Ishikawa echoes Professor Nemoto’s sentiments when it comes to the glasses policy as well. She explains, “This problem with glasses is the exact same as high heels. It’s only a rule for female workers.” However, an official from the ministry of labor, Ryutarou Yamagishi, said he didn’t know about the hashtag against the glasses ban when he was asked for a comment.

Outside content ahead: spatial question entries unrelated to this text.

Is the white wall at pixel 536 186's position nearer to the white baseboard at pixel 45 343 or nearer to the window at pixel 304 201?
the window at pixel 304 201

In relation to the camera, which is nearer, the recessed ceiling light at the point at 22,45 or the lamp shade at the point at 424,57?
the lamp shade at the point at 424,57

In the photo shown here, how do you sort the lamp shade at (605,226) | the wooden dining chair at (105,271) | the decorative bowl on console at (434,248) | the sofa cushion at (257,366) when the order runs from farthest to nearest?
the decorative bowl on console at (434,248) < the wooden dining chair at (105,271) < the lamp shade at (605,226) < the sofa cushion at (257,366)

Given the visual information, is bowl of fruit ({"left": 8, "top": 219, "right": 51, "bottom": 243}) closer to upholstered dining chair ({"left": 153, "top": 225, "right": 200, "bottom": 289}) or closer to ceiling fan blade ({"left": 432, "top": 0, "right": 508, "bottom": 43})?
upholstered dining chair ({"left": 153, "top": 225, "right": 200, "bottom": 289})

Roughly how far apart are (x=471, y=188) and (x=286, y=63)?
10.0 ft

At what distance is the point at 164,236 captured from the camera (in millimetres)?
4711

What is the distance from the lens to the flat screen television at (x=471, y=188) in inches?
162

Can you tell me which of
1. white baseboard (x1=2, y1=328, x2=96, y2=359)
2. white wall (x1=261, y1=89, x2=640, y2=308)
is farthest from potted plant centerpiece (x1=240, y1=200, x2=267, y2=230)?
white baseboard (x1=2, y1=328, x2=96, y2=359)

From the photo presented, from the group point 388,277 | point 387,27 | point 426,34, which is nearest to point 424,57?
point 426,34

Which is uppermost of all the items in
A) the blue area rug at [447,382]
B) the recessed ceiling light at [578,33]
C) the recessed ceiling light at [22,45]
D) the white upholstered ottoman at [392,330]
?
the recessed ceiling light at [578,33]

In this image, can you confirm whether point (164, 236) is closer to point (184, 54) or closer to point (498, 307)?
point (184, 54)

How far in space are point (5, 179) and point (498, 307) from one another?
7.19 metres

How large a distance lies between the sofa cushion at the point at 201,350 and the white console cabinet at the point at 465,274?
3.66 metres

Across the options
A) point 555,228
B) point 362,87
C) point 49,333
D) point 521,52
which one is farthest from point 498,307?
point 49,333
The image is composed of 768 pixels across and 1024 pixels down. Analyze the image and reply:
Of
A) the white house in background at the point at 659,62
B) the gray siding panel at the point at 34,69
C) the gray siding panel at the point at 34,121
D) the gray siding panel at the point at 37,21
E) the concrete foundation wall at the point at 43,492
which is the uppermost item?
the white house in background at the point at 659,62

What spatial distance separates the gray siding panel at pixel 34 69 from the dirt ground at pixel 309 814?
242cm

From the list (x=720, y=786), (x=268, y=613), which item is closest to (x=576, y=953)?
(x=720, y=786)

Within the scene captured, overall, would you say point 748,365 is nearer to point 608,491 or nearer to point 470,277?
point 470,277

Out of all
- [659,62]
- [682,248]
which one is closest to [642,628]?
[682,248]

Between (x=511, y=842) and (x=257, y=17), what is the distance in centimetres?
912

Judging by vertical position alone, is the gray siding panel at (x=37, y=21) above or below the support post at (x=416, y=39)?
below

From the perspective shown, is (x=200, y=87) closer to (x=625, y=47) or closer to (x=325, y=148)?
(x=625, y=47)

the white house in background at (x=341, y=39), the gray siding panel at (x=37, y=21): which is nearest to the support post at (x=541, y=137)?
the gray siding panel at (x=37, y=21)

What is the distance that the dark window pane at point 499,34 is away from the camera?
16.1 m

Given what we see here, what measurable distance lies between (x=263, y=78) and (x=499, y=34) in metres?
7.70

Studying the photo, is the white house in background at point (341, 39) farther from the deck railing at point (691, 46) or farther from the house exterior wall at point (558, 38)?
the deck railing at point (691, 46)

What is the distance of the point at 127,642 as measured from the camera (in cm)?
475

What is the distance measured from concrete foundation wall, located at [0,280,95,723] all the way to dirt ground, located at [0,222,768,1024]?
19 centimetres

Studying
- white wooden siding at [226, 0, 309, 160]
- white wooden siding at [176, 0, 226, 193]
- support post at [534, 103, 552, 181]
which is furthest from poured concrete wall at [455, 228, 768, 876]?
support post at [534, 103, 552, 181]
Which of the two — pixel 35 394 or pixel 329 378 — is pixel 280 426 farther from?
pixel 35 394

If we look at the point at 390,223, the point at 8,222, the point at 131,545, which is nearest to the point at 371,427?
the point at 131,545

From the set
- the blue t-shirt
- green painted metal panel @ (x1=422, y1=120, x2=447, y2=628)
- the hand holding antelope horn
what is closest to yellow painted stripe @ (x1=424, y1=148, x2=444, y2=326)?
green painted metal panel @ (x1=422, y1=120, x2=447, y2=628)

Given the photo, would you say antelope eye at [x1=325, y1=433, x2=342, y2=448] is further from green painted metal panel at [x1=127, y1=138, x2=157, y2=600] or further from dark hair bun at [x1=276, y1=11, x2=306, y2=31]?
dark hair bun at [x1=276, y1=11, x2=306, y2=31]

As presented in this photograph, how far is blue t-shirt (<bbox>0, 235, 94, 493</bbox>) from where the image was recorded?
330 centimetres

Professor Nemoto points out the major issue with these policies and how their society and government respond to it, or don’t. She states, “women are evaluated mostly on their appearance. That’s the message these policies are sending, at least.”
Still, this is only one of the many inequalities that women in Japan face. Sexual assault have become such an issue that each month, activists take place in a peaceful protest against sex crimes called the flower demonstration, calling for an end and for judges to be more attentive to the victims’ human rights. Additionally, a total of nine medical schools admittedly compromised entrance exams to purposefully prevent women from being admitted.
These policies regarding what women can wear in the workplace only scratch the surface of what women in Japan face. The withstanding issues call for action and change as the fight for equality continues.